Sözünü ettiği şey iğrençti. Yemek yiyiyorduk ve yan masalarda 'onlardan' birkaç tane vardı. Moral bozucu bir durum. "Dostum, saçmalama allaşkına" dedim, "şart mı böyle şeyler düşünmemiz ya da konuşmamız?"

"Tabii şart değil. Zaten düşündüğümüz ve konuştuğumuz yok. Sadece sözünün edilmesi bile canını sıkmaya yetti." "Konuyu değiştirebilir miyiz?" Bir zaman sessizlik oldu. Sonra eski arkadaşlardan bahsettik. Kim nerede, ne yapıyor? Birkaç sisli hatıra. Yaşanmış komik olaylar. Kahkaha. Sonra yine sessizlik.

"Belki daha sıkı, hatta daha fırlama olabilirdik" dedi, "devrim umudunu bu kadar paralamasaydık." "Bu bütünüyle bizim seçimimiz değildi. Hayat da biraz sürükledi galiba."

"Galiba. Şimdi herşey eski moda bir ceket gibi... Geniş yakalı ve buruşuk. Birkaç siyah-beyaz fotoğraf var bende, ya kıyıda köşede kalmış ya da birileri saklamış... Üniversitede çekilmiş az sayıda fotoğraftan birkaçı... Bizim çocuklarla... Oradaki kıyafetler... Onlara bakıyorum bazen. Nedense en çok onlar hüzün veriyor. O ceketler, paltolar...

"Neyse" dedim, "biz insandan umudumuzu kesmeyelim." Dediğim anda da pişman oldum. Bütün bu konuşmaların üzerine gollük pas gibi oldu. Gözleri parladı. "Efendim?" "İnsandan diyorum, umudu... Kesmeyelim."

"Haa, anladım. Küçük tansiyonu sekizde, büyüğünü onikide tutmayı en ciddi varoluş meselesi haline getiren şu protein zincirinden söz ediyorsun. Yirmi üç çift kromozomdan. Ekmek küfünün kuzeni." Tam tahmin ettiğim gibi oldu. Dişlerinin arasından tıslıyordu.

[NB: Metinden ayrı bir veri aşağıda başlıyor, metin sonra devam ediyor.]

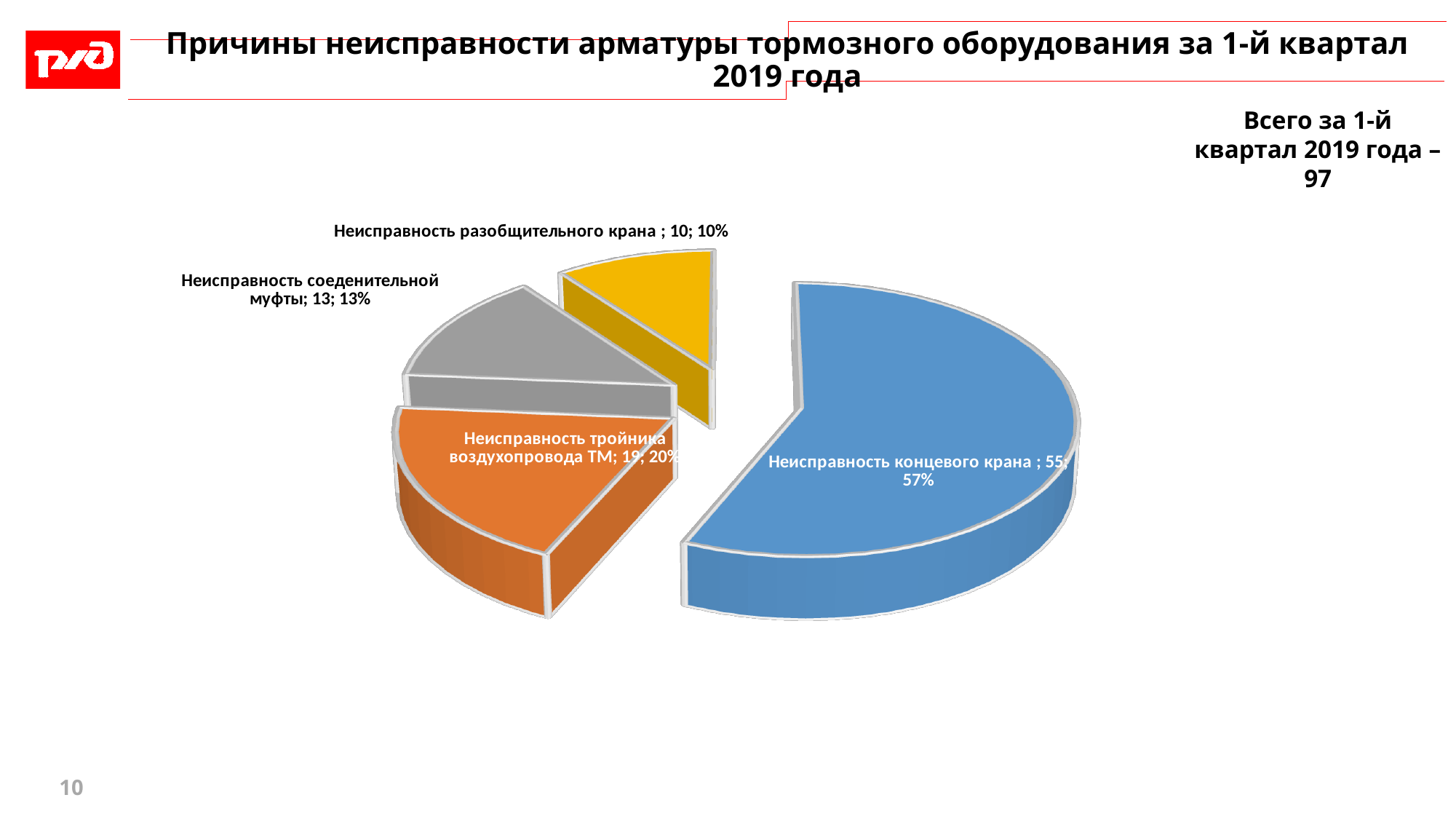
What total for the 1st quarter of 2019 is stated on the slide? 97 What kind of chart is shown on the slide? Pie chart How many slices does the pie chart have? 4 What share of the pie does "Неисправность концевого крана" take? 57% Which category has the largest slice of the pie? Неисправность концевого крана What is the value for "Неисправность концевого крана"? 55 What is the value for "Неисправность тройника воздухопровода ТМ"? 19 What is the value for "Неисправность разобщительного крана"? 10 What percentage is shown for "Неисправность соеденительной муфты"? 13% What is the difference between the values for "Неисправность концевого крана" and "Неисправность тройника воздухопровода ТМ"? 36 Which category has the smallest slice of the pie? Неисправность разобщительного крана Which is larger: the value for "Неисправность соеденительной муфты" or for "Неисправность разобщительного крана"? Неисправность соеденительной муфты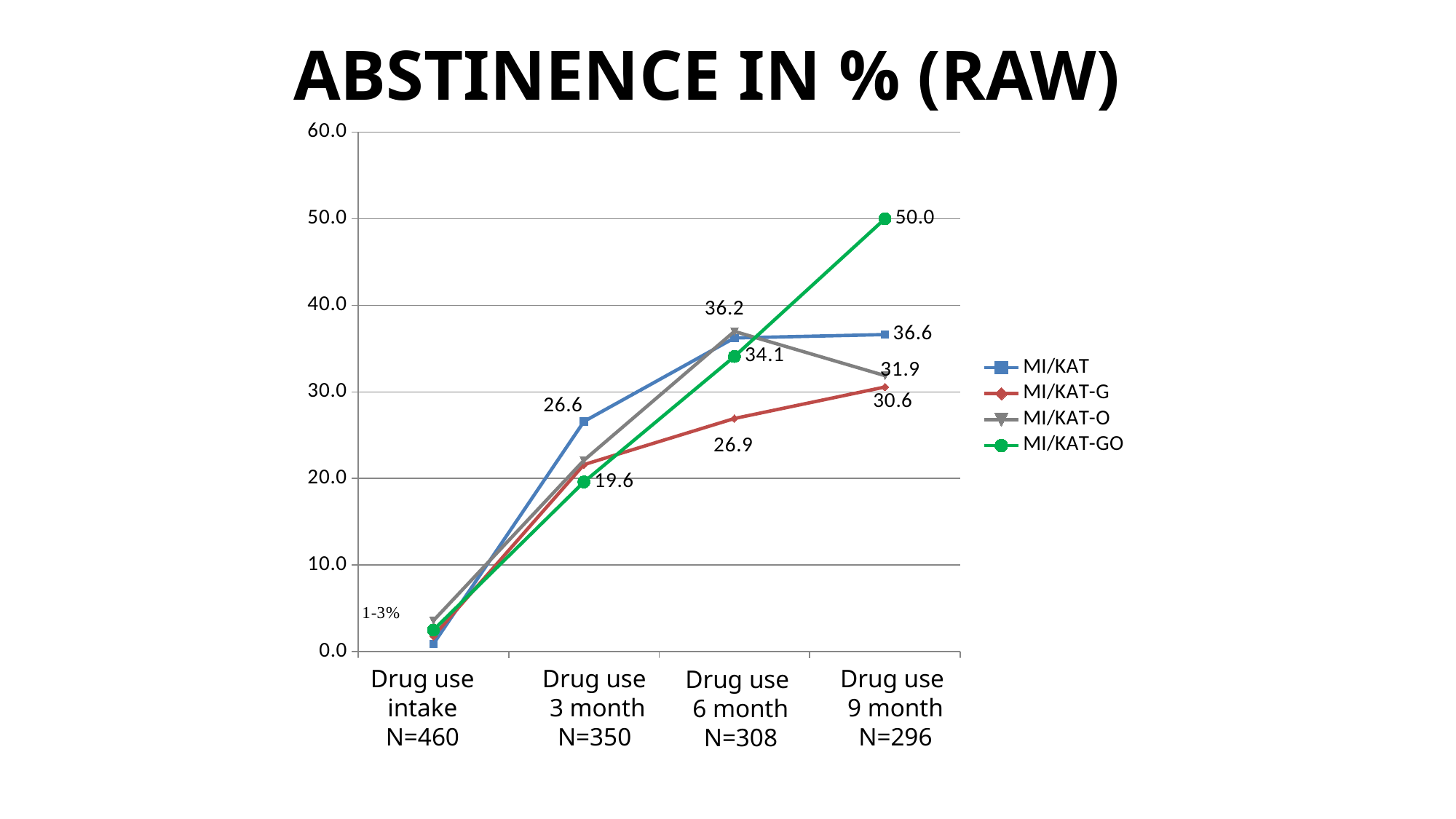
What is the value for MI/KAT-G at Drug use 6 month N=308? 26.9 What is the value for MI/KAT-GO at Drug use 9 month N=296? 50.0 What is the difference between the MI/KAT-GO values at Drug use 9 month N=296 and Drug use 6 month N=308? 15.9 Which series has the lowest value at Drug use 9 month N=296? MI/KAT-G What is the value for MI/KAT-O at Drug use 9 month N=296? 31.9 Which series has the highest value at Drug use 9 month N=296? MI/KAT-GO How many series does the legend list? 4 What kind of chart is shown on the slide? line chart What is the value for MI/KAT at Drug use 3 month N=350? 26.6 At Drug use 3 month N=350, which is larger: MI/KAT or MI/KAT-GO? MI/KAT Is the value for MI/KAT at Drug use 6 month N=308 greater or less than 30.0? greater How many categories are shown on the x axis? 4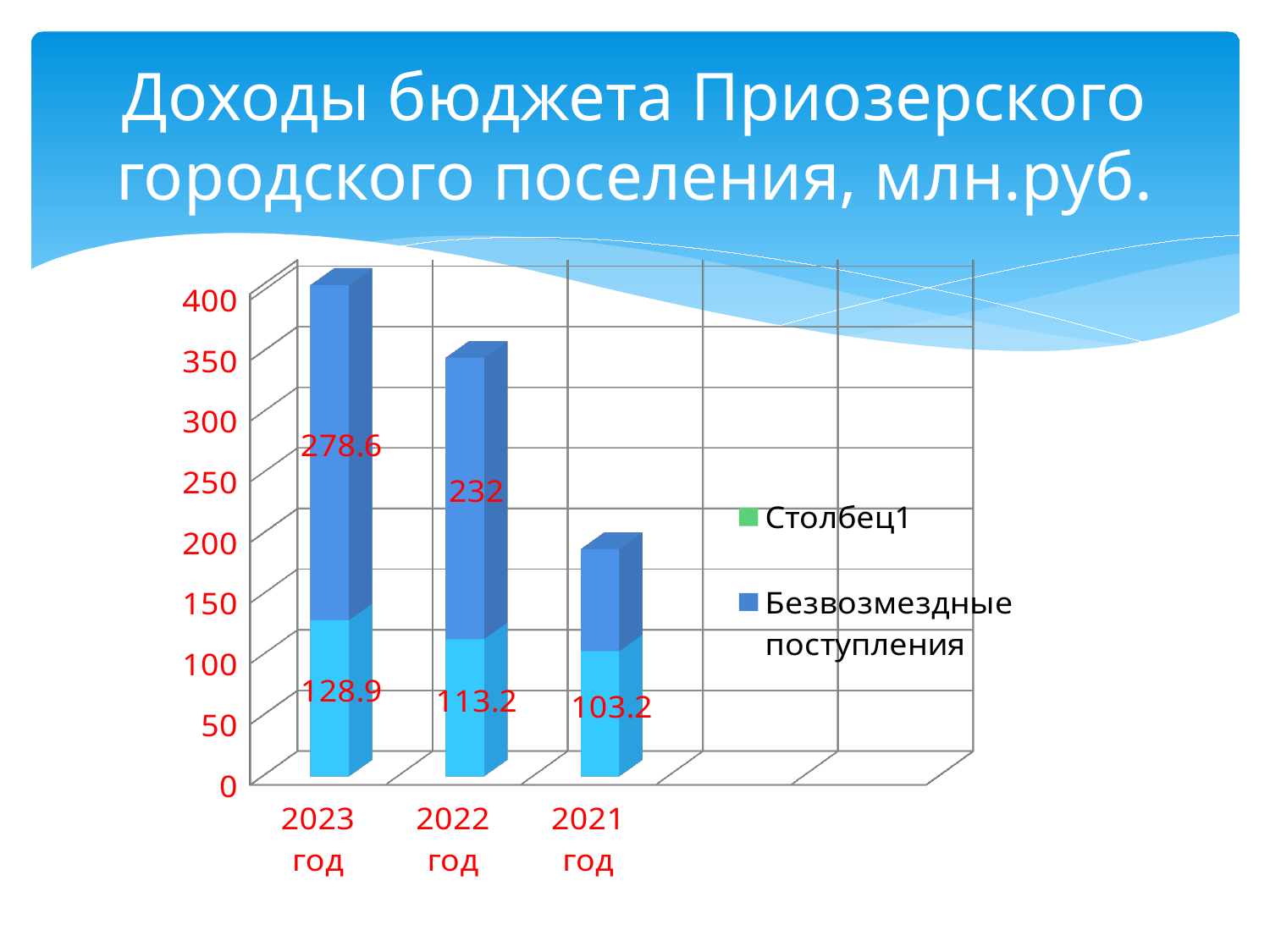
What is the total of the stacked bar for 2023 год? 407.5 What is the value of the lower (light blue) segment for 2023 год? 128.9 What is the value of Безвозмездные поступления for 2022 год? 232 What is the value of Безвозмездные поступления for 2023 год? 278.6 What is the value of the lower (light blue) segment for 2021 год? 103.2 What kind of chart is shown on the slide? Stacked bar chart What is the title of the chart on the slide? Доходы бюджета Приозерского городского поселения, млн.руб. How many years (categories) are shown on the x axis of the chart? 3 Is the total height of the bar for 2021 год greater or less than 150? greater How many series does the chart legend list? 2 What is the difference between Безвозмездные поступления in 2023 год and 2022 год? 46.6 Which year has the tallest stacked bar? 2023 год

"Yoksullukta, açlıkta, soğukta, sıcakta, hastalıkta, delilikte, her şart altında ve her zaman hayata ve en çok da birbirlerine dişlerini geçirmekte mahir, boğazlaşmanın ustası o muhteşem yırtıcı tür. Hayır hayır, umutsuzluk yok. Çocuklarınıza daha iyi bir dünya bırakma çabasından aman vazgeçmeyin. Yalnız kuşkuyu elden bırakmayın: Sizin bırakacağınız o dünyayı çocuklarınız ne kadar umursayacak acaba? Asıl büyük yenilgiden söz ediyorum. Geleceğin ofis savaşçılarının reddi miras ilanı!"

Sustu. Yine o sessizlik. Havayı dağıtmak umuduyla sordum. "Bahse girerim, ne yapmamız gerektiğine dair de bu kadar şairane fikirlerin vardır senin." "Tabii var," dedi gülerek, "hayatın posamızı çıkarmaktan sıkılacağı günü bekleyeceğiz."